For the release, I created an advert and wrote a jingle that I hired a band to play. The product came with a 16-page instruction manual that I wrote to explain the incredibly difficult process of putting on the trash bag and the many warnings of suffocation and other hazards.

The video went viral on Instagram and was seen by many artists, collectors, and curators around the globe. My paintings started selling like hotcakes. I also considered selling hotcakes as well to compare sales and make a final decision on whether to pursue art or become a baker.

TS: Can you tell me more about the pieces that will be exhibited at Mucciaccia Gallery in London for your upcoming solo exhibition from 12th Oct – 9th December?

PRIEST: This exhibition is about exploring the world of Looney Tunes. I am very interested in this era of cartoon history.

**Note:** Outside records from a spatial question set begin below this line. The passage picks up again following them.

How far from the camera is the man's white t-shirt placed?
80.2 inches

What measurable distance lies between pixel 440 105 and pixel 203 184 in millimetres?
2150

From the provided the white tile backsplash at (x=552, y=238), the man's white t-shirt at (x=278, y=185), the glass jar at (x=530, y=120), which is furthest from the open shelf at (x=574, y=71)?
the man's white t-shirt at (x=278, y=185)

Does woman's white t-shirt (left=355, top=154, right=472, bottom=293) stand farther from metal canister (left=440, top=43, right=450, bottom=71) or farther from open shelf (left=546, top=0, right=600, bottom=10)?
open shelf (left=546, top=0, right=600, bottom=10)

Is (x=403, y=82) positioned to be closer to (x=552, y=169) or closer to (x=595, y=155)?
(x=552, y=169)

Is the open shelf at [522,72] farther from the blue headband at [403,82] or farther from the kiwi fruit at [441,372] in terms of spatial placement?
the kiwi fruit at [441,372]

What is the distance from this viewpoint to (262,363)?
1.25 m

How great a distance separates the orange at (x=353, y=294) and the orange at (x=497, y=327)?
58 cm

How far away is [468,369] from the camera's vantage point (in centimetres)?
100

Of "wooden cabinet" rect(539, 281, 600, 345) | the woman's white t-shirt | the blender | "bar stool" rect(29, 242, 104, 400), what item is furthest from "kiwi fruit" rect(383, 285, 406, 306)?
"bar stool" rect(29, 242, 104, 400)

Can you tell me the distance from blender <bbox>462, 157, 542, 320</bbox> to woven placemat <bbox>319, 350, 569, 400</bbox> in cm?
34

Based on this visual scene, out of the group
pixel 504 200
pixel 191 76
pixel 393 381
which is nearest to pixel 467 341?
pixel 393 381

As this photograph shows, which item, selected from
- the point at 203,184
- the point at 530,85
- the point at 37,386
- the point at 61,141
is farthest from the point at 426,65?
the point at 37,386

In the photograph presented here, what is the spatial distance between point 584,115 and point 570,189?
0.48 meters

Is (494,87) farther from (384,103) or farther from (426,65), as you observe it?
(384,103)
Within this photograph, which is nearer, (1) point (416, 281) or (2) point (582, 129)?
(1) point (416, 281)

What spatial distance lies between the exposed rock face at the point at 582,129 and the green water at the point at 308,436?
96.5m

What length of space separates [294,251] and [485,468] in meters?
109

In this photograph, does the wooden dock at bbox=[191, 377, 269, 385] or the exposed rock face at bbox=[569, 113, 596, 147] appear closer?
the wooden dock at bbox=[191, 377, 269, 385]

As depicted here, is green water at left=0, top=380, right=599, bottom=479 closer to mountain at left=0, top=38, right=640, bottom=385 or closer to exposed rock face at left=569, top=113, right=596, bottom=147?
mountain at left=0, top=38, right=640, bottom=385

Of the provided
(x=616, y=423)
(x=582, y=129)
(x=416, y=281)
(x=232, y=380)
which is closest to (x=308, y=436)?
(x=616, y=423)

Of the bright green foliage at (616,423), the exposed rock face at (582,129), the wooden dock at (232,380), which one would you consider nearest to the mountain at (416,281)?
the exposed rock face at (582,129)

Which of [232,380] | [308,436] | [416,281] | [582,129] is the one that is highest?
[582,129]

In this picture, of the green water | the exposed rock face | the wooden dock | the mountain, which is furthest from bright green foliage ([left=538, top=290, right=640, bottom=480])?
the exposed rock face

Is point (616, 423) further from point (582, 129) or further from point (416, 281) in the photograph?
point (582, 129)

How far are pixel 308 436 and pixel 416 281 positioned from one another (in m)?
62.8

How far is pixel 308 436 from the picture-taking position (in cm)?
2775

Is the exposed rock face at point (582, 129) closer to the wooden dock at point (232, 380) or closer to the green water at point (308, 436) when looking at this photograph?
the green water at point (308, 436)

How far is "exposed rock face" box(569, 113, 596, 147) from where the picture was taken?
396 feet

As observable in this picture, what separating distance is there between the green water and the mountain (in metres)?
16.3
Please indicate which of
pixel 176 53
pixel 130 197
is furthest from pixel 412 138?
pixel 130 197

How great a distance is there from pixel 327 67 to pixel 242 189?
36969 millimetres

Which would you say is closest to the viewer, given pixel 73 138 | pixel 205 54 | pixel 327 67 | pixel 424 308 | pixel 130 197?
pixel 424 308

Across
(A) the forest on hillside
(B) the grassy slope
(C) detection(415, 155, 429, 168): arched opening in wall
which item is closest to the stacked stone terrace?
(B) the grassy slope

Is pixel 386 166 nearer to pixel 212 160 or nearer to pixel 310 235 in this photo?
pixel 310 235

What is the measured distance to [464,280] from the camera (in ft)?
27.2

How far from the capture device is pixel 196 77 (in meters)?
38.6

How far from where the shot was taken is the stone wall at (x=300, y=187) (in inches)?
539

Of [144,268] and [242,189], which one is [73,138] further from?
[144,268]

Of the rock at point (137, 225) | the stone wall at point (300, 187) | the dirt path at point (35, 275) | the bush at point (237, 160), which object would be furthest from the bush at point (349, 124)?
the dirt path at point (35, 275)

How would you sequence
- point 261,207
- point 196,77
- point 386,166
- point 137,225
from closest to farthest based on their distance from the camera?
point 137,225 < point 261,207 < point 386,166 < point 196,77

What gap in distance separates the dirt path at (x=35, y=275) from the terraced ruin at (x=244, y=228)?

The paintings are a mashup of what would happen if graffiti existed in these worlds and the consequences of it, along with plenty of other satirical twists on these classic characters. I don’t want to say too much, I prefer to let the work speak for itself!

TS: The exhibition name is “Trapped in a Cel”, can you explain what that means in the art world and its relevance today?

PRIEST: ”Trapped in a Cel” is a play on words, with the word ”Cel” referring to animation cels which were the traditional method used to create animation until everything went digital. The paintings I have included in this exhibition have many elements of crime and illegal activity; I wanted the exhibition’s name to also relate to the final stage of the justice system, ”Cel” meaning Jail Cell.

Classical cartoon Cels have been sold in auctions at Sotheby’s hitting record numbers in the hundreds of thousands. They are becoming widely recognised in the art world.


TS: What do you have planned for the future?

PRIEST: Shortly after this exhibition I will be showing work during Art Basel in Miami, and then have quite a few international exhibitions lined up for 2024 which is always interesting to see how the work translates in new cities.

I am also leaning more toward installation and sculpture after the popularity of the Saatchi installation for Beyond the Streets earlier this year, so this is a big focus for these upcoming shows. There are plenty more smaller projects in the works, but I like to work in silence until it’s time to announce!